Everyone loves an underdog story. Once an underdog, Adonis “Hollywood” Creed (Michael B. Jordan) is one no more. It’s been nearly many (undefined) years since he burst onto the scene taking “Pretty” Ricky Conlan (Tony Bellew) to the limit, and quite a few years since he went to war—twice, with Viktor Drago (Florian Munteanu). Donnie is back on top of the world, going out as champion and embracing life as husband and fight promoter to music producer Bianca (Tessa Thompson) and their now nine-year-old daughter, Amara (Mila Davis-Kent).

But it is never that easy, is it? One afternoon, a mysterious man shows up near his gym. Donnie is flummoxed, but quickly realizes it is Damian Anderson (Jonathan Majors), an old friend that Creed grew up with and around during his time in group home. An incident that took place in 2002 landed “Diamond Dame,” once a promising amateur boxer, in prison for most of his adult life. The catch-up over time becomes tense and more tense in each subsequent meeting Donny has with Dame, as the latter makes it clear he feels Donny’s story is his, and he’s ready to take everything that he never had a shot at. Forcibly.

Got to give it up to Creed and Creed II. It is hard and probably impossible to create a wholly new take on a boxing movie coming out of a familiar subgenre corner, though both to varying extents (first obviously more than the second) do quite a bit to feel novel and inspired. For varying reasons, Creed III may actually be the freshest a boxing movie can feel nowadays. That doesn’t mean every production combination hits flush, but what does lands with impact.

As far as degree of difficulty goes as it pertains to filming a debut, Creed III is high. Jordan steps back into the ring and now behind the lens for the first time to lead the longstanding franchise. It has long been said in boxing that styles make fights, and differing styles from each respective director have helped the Creed movies find their own lane. In 2015’s Creed, Ryan Coogler’s direction was precise and feathery, and 2018’s Creed II done by Steven Caple, Jr. leaned into more weight behind the action, resembling games like Fight Night and Ready 2 Rumble.

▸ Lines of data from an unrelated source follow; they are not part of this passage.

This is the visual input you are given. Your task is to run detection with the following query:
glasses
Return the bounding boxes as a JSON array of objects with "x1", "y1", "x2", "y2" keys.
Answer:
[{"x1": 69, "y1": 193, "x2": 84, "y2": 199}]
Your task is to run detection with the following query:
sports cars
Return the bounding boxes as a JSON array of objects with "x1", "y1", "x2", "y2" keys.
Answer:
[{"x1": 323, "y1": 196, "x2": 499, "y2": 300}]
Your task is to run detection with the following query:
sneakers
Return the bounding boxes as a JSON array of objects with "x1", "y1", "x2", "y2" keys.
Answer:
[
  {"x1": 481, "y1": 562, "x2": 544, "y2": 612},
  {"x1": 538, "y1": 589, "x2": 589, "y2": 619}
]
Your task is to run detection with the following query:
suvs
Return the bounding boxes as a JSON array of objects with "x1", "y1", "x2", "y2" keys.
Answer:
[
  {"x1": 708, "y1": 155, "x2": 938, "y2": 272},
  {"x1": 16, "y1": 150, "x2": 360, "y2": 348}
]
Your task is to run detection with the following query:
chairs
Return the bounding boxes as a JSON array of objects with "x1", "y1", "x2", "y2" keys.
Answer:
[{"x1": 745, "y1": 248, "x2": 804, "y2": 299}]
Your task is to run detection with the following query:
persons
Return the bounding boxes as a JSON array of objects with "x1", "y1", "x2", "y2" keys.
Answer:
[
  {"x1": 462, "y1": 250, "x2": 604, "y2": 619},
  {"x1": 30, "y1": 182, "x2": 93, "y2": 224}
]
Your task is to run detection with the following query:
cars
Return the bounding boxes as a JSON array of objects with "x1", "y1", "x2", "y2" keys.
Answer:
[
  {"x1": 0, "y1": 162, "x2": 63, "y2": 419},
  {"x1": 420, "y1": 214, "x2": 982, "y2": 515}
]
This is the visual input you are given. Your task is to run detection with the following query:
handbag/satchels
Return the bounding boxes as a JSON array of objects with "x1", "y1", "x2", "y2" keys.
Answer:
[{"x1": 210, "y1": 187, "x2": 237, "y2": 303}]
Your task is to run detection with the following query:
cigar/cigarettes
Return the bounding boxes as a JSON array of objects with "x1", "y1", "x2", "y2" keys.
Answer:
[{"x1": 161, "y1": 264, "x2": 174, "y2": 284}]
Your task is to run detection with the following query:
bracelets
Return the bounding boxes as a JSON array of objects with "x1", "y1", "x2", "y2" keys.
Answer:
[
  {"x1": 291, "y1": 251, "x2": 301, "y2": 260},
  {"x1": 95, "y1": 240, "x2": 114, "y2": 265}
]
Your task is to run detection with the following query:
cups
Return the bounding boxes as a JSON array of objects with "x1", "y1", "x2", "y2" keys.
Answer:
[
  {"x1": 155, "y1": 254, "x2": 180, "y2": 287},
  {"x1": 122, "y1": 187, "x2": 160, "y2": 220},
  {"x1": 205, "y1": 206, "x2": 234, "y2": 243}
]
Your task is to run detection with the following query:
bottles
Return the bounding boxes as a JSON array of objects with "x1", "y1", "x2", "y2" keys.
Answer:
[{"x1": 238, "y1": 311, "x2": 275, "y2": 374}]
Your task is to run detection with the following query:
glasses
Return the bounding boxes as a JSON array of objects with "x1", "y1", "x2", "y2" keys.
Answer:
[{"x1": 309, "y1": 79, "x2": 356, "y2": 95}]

In Creed III, MBJ wears his anime interests and influences proudly, often setting up the boxing bouts like something one might see in Dragon Ball Z or Samurai Champloo and then having the camera pull in, out, off, and on focus—and occasionally transporting the action into a totally different figurative environment, to create something uniquely unorthodox. It takes some time to get adjusted to, and I’m not quite sure I completely dig it on initial viewing. That said, I appreciate the embrace in trying something new and I get the sense Jordan’s style will pay off on subsequent rewatches. Action-wise, overall this is a rock-solid debut, but the film does miss the grandiose score and character theme Ludwig Göransson created and doesn’t have the legendary training montages we all come to expect. And it kind of misses the appearances of Jim Lampley, Max Kellerman, and Roy Jones Jr. (HBO no longer carries boxing) made as all three added a big fight feel to many of the prior bouts.

They always say that for every person who makes it, there’s at least a large handful of others who don’t, whether due to self-inflicted reasons or external ones. Co-written by Keenan Coogler and Zach Baylin, Creed III’s script tackles this, the survivor’s guilt element particularly in the black community where the line between making it and missing out is often razor-thin. On another theme, the movie is also interested in mortality, and how some of us are able to embrace it depending on where we are in life, and others have to fight the sand slipping through the hourglass as the last vestiges of glory are chased. Jordan and co. do a great job at reminding us of this visually. Philosophically, these are interesting ideas in a boxing movie, but the writers and Jordan’s details are sometimes rushed and unfathomable even in a Rocky/Creed feature. The progressive timeline of current and past events feels a bit wobbly, and the pacing isn’t quite as meticulous as it needs to be. This is the shortest of the Creed movies and it’s easy to see a few areas where extra minutes would have boosted storytelling.

Save for the first Creed and the early installment Rocky’s, the franchise has never had impressive scripts, but nearly every installment has had at least two great characters prior films did a great job in getting audiences to care about, and Creed III is the same. Jordan and Thompson have made these characters their own, and in some ways Creed III gives them the most meat to work with that isn’t tied to series stalwarts of the past. Not much more can be said about Majors that hasn’t already been said, proving his versatility more and more in nearly every role he’s taken, and the chemistry he has not only with Jordan from the get-go but Thompson too goes a long way in creating the tragic shared past that threatens the future. The heart of the movie is provided by Davis-Kent and to a lesser extent, Phylicia Rashad. While their screentime is limited, both either connect the present to the past (Rashad) or set up the future in more than adequate ways.

Maybe setting up the future to go in a myriad of interesting ways is reason alone to celebrate Creed III. Realistically, there’s no way this franchise should still have this amount of potential juice in it. We’re past the prime of Adonis, but likely just getting started with others in the ring.